Monstre ← glad to see Crunchy is feeling like himself again.

Whether or not I would lose money on that bet has yet to be proven.

Jesus, boy, I’m not here to fucking debate this with you! On the first page, I did a quick series of “Bite Me” comments because some people from the first thread kept mentioning it. I followed it up in the post which you quoted. I think the line may be in there once, maybe twice after that. The point is, it was mentioned that I only did it a few times because people from the first thread kept bringing it up.

**

If you were truly letting it slip by, you wouldn’t have mentioned it at all. Why not point out where I fucked up the vB code on page two? And I think there’s another typo of mine near the top of page 3! I’ll be sure to not point out any of your typos I see in the future in much the same way, you’ve let mine ‘slip by’

Hello.
I’m a cook from Philadelphia.
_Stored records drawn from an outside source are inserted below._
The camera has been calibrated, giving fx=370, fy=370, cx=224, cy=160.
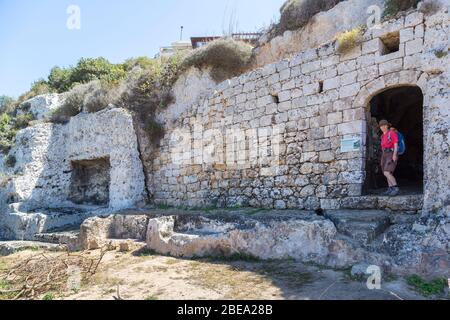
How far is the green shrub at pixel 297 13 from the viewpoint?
31.7 feet

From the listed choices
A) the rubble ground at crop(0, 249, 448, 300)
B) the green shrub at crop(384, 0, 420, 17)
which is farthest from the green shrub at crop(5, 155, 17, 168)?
the green shrub at crop(384, 0, 420, 17)

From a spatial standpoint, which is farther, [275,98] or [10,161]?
[10,161]

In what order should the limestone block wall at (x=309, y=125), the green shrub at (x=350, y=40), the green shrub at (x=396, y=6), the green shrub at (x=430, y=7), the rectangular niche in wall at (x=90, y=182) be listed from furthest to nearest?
the rectangular niche in wall at (x=90, y=182) → the green shrub at (x=396, y=6) → the green shrub at (x=350, y=40) → the green shrub at (x=430, y=7) → the limestone block wall at (x=309, y=125)

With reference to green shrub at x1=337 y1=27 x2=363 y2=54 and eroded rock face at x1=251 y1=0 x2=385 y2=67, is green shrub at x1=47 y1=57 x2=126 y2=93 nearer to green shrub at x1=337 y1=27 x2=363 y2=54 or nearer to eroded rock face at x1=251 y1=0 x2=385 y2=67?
eroded rock face at x1=251 y1=0 x2=385 y2=67

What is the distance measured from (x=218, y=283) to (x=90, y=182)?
913cm

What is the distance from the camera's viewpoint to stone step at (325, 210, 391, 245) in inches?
191

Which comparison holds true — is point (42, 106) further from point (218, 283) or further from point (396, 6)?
point (396, 6)

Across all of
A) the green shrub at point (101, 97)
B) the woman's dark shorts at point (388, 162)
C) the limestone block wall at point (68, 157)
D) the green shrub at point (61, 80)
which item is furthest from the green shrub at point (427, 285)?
the green shrub at point (61, 80)

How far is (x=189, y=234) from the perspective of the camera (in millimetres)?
6391

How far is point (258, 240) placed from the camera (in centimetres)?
550

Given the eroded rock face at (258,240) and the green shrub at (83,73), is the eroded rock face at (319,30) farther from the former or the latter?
the green shrub at (83,73)

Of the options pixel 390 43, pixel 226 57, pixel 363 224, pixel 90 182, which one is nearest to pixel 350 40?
pixel 390 43

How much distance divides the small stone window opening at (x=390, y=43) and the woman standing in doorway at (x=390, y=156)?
50.1 inches
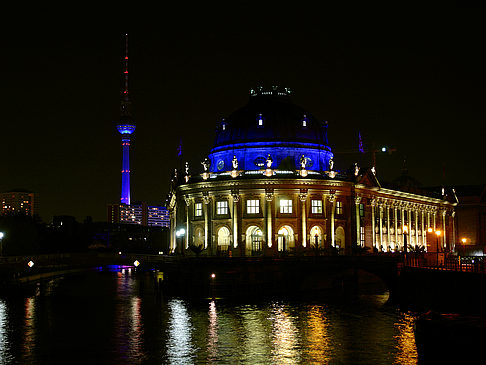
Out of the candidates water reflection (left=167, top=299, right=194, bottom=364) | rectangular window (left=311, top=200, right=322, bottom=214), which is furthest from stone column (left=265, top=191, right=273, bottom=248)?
water reflection (left=167, top=299, right=194, bottom=364)

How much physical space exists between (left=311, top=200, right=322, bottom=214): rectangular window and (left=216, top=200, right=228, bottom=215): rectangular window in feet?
41.2

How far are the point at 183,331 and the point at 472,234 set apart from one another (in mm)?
118098

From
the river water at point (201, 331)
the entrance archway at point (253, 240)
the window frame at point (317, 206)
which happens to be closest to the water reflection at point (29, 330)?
the river water at point (201, 331)

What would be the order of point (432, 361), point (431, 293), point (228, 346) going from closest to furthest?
1. point (432, 361)
2. point (228, 346)
3. point (431, 293)

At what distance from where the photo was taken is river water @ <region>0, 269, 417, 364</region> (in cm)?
5091

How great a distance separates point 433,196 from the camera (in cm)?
15212

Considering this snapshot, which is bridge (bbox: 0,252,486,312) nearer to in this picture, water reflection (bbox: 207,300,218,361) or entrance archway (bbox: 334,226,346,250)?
water reflection (bbox: 207,300,218,361)

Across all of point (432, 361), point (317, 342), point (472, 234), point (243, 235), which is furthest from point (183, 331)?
point (472, 234)

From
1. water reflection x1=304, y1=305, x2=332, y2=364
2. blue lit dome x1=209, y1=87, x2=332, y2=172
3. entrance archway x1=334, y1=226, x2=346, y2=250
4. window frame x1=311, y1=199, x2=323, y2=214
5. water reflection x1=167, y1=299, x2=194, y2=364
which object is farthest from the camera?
blue lit dome x1=209, y1=87, x2=332, y2=172

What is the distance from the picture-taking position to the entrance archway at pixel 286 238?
354 ft

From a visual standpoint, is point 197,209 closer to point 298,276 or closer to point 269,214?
point 269,214

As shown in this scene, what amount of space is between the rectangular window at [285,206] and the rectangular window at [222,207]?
27.0ft

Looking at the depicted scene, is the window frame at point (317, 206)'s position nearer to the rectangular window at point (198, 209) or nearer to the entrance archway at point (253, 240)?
the entrance archway at point (253, 240)

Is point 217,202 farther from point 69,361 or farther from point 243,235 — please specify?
point 69,361
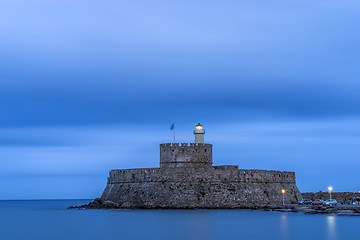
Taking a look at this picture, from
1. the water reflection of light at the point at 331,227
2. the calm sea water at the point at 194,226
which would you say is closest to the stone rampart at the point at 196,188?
the calm sea water at the point at 194,226

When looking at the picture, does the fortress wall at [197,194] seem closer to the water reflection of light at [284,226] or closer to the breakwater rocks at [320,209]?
the breakwater rocks at [320,209]

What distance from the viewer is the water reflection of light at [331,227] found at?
3338cm

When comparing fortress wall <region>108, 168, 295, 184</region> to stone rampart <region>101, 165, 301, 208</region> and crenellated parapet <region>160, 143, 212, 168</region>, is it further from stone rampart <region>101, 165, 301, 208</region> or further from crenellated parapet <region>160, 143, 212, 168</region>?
crenellated parapet <region>160, 143, 212, 168</region>

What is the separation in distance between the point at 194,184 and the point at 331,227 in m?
15.7

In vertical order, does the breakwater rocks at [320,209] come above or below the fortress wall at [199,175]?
below

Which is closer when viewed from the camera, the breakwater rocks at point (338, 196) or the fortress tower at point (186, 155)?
the fortress tower at point (186, 155)

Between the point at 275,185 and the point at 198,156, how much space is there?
327 inches

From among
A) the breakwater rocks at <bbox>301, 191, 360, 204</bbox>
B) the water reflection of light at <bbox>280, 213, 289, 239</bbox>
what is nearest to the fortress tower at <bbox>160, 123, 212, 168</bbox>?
the water reflection of light at <bbox>280, 213, 289, 239</bbox>

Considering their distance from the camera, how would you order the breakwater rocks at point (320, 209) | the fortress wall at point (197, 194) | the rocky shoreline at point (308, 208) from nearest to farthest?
the breakwater rocks at point (320, 209) → the rocky shoreline at point (308, 208) → the fortress wall at point (197, 194)

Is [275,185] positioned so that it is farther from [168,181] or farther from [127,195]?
[127,195]

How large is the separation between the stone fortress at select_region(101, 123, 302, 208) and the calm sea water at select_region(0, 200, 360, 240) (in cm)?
172

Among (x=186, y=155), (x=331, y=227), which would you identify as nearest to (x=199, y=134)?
(x=186, y=155)

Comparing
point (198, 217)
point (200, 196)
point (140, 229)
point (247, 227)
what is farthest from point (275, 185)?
Result: point (140, 229)

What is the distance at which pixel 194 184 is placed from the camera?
164ft
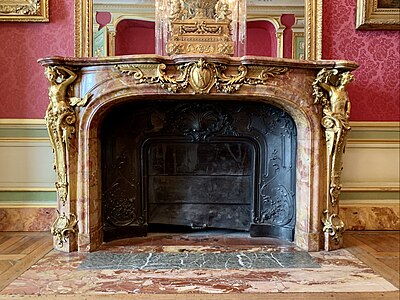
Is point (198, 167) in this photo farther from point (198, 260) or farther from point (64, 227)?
point (64, 227)

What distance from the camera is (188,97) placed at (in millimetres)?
2561

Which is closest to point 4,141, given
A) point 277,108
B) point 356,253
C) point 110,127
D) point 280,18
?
point 110,127

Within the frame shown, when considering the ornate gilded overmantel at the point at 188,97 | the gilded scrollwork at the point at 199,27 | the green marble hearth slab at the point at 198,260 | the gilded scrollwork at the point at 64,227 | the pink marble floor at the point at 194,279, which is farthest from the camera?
the gilded scrollwork at the point at 199,27

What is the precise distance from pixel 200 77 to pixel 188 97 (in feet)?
0.69

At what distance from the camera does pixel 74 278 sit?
2.11 metres

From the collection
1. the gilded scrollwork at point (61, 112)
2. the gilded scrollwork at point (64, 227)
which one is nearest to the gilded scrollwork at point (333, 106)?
the gilded scrollwork at point (61, 112)

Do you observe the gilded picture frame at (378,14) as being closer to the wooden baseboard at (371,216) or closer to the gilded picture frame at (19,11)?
the wooden baseboard at (371,216)

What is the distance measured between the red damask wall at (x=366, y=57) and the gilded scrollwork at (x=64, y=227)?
213 centimetres

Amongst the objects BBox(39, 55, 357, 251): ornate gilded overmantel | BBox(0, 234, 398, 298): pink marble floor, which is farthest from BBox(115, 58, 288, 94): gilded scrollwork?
BBox(0, 234, 398, 298): pink marble floor

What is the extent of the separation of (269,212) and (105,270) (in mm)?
1267

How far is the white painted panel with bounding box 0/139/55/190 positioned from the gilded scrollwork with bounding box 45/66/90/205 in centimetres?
59

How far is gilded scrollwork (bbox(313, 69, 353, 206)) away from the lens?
2475 millimetres

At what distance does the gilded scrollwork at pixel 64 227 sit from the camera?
2531 millimetres

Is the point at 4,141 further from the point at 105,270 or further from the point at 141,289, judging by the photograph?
the point at 141,289
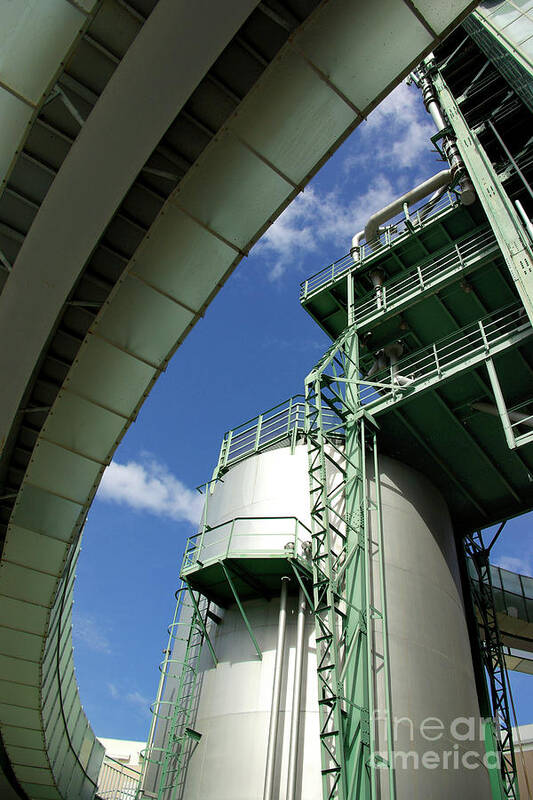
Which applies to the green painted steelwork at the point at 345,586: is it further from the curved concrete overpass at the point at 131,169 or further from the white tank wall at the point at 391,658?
the curved concrete overpass at the point at 131,169

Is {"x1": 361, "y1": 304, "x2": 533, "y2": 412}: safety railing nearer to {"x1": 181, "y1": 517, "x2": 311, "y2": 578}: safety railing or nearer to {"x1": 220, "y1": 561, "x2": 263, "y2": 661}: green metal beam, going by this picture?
{"x1": 181, "y1": 517, "x2": 311, "y2": 578}: safety railing

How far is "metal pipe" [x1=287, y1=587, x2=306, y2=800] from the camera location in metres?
12.9

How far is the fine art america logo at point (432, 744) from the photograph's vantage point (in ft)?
43.4

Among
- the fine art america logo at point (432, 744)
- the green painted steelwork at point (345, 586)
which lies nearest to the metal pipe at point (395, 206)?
the green painted steelwork at point (345, 586)

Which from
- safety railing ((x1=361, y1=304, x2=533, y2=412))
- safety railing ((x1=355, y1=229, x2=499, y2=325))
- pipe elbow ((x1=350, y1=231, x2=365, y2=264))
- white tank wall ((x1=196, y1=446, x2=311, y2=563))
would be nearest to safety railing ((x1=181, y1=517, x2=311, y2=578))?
white tank wall ((x1=196, y1=446, x2=311, y2=563))

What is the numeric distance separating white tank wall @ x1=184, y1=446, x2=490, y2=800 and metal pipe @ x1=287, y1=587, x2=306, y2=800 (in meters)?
0.18

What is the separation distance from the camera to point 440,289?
62.8 ft

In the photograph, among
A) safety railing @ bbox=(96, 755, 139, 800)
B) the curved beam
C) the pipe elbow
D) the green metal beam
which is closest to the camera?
the curved beam

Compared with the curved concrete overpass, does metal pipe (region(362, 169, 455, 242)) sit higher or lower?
higher

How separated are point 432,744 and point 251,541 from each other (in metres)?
6.51

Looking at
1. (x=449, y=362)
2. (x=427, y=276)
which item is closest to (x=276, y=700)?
(x=449, y=362)

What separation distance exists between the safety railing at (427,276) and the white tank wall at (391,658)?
5514 mm

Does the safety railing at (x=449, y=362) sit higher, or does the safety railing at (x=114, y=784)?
the safety railing at (x=449, y=362)

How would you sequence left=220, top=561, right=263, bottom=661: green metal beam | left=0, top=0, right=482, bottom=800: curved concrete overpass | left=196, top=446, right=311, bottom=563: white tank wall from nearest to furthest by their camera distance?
left=0, top=0, right=482, bottom=800: curved concrete overpass, left=220, top=561, right=263, bottom=661: green metal beam, left=196, top=446, right=311, bottom=563: white tank wall
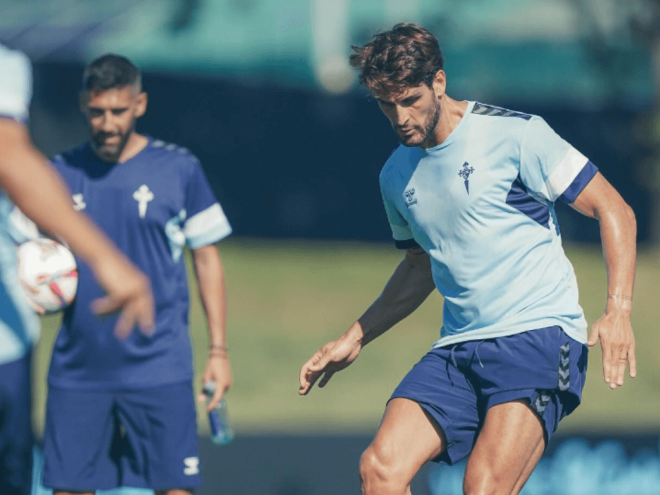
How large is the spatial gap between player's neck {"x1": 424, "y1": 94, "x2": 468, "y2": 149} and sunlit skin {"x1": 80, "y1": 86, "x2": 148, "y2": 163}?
1520 mm

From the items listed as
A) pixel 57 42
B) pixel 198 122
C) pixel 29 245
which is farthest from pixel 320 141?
pixel 29 245

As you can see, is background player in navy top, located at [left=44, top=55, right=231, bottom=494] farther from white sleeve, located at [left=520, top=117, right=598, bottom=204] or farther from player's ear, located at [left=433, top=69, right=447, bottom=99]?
white sleeve, located at [left=520, top=117, right=598, bottom=204]

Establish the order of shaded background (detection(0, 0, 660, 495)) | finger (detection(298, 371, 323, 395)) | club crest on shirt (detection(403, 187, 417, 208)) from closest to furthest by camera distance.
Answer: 1. club crest on shirt (detection(403, 187, 417, 208))
2. finger (detection(298, 371, 323, 395))
3. shaded background (detection(0, 0, 660, 495))

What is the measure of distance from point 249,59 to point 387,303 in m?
16.2

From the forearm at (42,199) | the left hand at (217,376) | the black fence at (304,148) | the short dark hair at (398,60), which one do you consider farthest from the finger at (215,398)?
the black fence at (304,148)

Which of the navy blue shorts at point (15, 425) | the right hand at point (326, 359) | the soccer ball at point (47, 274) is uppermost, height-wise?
the navy blue shorts at point (15, 425)

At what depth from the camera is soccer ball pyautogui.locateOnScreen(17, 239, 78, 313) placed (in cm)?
493

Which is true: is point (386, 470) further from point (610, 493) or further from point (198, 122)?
point (198, 122)

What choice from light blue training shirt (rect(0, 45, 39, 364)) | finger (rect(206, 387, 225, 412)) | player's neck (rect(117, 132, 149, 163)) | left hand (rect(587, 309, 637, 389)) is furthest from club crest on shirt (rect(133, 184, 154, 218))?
left hand (rect(587, 309, 637, 389))

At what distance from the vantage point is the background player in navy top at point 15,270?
2543mm

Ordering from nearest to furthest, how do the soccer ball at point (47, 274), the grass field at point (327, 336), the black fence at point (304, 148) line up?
the soccer ball at point (47, 274) < the grass field at point (327, 336) < the black fence at point (304, 148)

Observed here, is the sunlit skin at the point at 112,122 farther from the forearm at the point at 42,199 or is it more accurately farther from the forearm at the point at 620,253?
the forearm at the point at 42,199

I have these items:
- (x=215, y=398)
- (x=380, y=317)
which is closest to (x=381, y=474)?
(x=380, y=317)

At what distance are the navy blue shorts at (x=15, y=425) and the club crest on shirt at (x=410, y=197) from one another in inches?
73.9
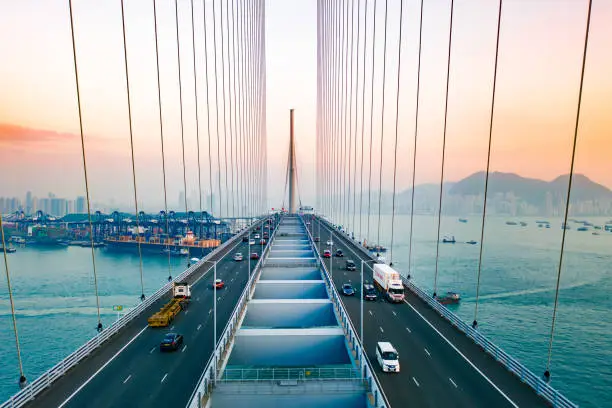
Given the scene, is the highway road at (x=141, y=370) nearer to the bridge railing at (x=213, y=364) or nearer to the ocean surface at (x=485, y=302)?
the bridge railing at (x=213, y=364)

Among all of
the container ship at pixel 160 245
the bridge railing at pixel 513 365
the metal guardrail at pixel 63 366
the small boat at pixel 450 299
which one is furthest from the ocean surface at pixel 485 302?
the metal guardrail at pixel 63 366

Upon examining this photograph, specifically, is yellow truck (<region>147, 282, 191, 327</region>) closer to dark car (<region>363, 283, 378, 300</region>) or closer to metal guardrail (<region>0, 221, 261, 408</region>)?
metal guardrail (<region>0, 221, 261, 408</region>)

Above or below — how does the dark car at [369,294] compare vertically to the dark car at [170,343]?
below

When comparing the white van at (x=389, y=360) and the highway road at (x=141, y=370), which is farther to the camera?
the white van at (x=389, y=360)

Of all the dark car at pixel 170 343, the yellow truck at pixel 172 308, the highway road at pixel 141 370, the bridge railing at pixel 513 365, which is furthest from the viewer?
the yellow truck at pixel 172 308

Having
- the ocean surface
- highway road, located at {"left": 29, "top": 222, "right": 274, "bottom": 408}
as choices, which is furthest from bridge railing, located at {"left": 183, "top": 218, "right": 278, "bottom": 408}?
the ocean surface

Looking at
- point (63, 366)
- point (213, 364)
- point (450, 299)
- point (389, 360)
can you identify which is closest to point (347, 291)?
point (389, 360)

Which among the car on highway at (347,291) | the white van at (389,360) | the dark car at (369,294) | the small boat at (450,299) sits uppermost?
the white van at (389,360)

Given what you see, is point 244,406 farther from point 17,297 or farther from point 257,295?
point 17,297
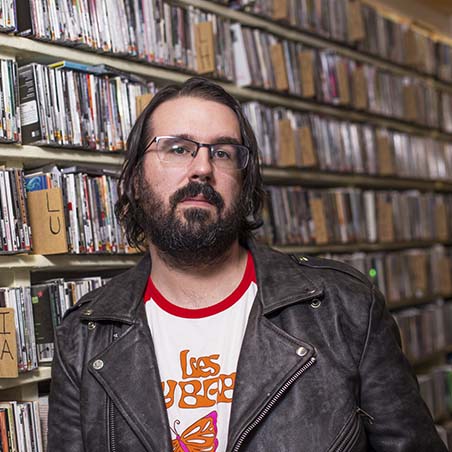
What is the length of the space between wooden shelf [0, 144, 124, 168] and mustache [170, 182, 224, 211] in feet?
1.54

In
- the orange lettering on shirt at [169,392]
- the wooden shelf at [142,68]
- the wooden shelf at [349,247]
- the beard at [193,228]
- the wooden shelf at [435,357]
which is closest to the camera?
the orange lettering on shirt at [169,392]

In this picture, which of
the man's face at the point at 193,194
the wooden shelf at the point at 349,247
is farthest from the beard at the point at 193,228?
the wooden shelf at the point at 349,247

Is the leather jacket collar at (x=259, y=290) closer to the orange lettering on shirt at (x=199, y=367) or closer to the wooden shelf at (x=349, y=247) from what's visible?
the orange lettering on shirt at (x=199, y=367)

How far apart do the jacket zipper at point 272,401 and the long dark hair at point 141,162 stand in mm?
449

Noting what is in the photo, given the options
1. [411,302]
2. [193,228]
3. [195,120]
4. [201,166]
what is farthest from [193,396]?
[411,302]

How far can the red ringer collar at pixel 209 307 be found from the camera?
1717mm

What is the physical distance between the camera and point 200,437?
1.60 metres

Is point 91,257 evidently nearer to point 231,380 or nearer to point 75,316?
point 75,316

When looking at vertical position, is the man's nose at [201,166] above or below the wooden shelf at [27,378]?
above

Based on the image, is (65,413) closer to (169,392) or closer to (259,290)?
(169,392)

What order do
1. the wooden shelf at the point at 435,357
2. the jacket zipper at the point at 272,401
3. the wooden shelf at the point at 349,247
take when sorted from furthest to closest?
the wooden shelf at the point at 435,357
the wooden shelf at the point at 349,247
the jacket zipper at the point at 272,401

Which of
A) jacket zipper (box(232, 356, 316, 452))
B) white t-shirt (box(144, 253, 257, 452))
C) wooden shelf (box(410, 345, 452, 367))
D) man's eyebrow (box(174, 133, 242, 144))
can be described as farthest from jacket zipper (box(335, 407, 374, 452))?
wooden shelf (box(410, 345, 452, 367))

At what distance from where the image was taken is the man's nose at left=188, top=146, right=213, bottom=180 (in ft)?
5.71

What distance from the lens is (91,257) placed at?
213 centimetres
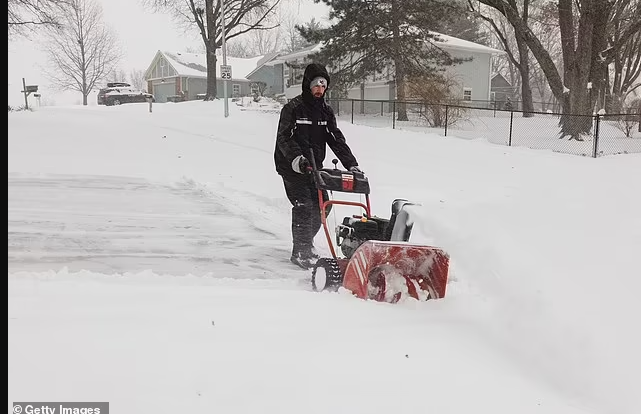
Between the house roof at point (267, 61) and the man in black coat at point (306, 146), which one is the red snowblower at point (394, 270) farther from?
the house roof at point (267, 61)

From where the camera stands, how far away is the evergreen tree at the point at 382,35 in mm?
23797

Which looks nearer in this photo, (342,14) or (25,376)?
(25,376)

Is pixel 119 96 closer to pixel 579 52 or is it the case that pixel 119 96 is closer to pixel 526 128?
pixel 526 128

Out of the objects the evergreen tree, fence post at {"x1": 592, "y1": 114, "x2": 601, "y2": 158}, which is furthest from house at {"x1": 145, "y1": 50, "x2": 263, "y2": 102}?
fence post at {"x1": 592, "y1": 114, "x2": 601, "y2": 158}

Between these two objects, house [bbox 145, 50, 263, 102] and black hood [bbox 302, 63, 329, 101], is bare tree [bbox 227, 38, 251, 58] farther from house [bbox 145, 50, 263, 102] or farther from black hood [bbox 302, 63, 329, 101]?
black hood [bbox 302, 63, 329, 101]

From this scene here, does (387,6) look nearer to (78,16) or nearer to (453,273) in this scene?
(453,273)

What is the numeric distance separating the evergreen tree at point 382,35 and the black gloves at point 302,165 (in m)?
19.6

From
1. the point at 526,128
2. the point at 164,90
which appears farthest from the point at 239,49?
the point at 526,128

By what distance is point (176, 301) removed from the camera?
349 centimetres

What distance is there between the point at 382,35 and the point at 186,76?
35316mm

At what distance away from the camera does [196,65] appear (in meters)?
58.8
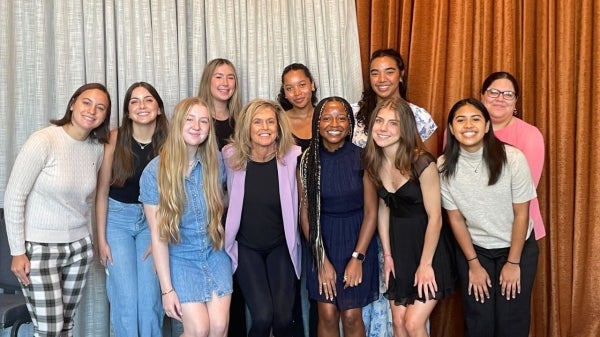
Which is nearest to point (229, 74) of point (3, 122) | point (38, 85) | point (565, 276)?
point (38, 85)

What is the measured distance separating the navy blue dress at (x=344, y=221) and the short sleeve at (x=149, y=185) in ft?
2.50

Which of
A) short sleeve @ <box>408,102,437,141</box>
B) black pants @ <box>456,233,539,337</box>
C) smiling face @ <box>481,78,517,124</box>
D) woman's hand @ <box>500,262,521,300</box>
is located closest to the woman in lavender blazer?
short sleeve @ <box>408,102,437,141</box>

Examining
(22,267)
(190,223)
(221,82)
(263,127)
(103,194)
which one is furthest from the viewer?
(221,82)

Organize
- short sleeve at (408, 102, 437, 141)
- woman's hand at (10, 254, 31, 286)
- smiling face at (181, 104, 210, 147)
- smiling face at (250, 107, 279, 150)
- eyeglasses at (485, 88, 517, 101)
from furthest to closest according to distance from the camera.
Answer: short sleeve at (408, 102, 437, 141), eyeglasses at (485, 88, 517, 101), smiling face at (250, 107, 279, 150), smiling face at (181, 104, 210, 147), woman's hand at (10, 254, 31, 286)

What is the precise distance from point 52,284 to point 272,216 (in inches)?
39.5

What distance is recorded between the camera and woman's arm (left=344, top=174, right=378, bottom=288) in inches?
97.0

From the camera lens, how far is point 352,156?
253cm

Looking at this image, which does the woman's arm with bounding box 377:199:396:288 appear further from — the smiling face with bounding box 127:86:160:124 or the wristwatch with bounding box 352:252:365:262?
the smiling face with bounding box 127:86:160:124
I’ve been watching these posts for about a week now. I think i have found a good place to hang.
I like lasagna, poetry, moonlit walks in the park and good ass spanking by Ron Jeremy, at the end of the night.

Yikes – I’ve been going by rule 4, but it sounds like somebody is taking all of this way too seriously…

:::sigh::: Missing the point…

I really don’t care about typos - honestly, I don’t. But I found that sentence ironic… humorous… A sentence, stating that you were letting a mistake slip by, which had a mistake – it made me laugh. Hence my reply.

Monstre <— wondering if rule 4 only applies if the greetee doesn’t joke back.

What’s this? You think I’m a him and you’re still asking for nekkid pics? Hmmm…

Oh, THAT Curley. He paddles around in circles, does he?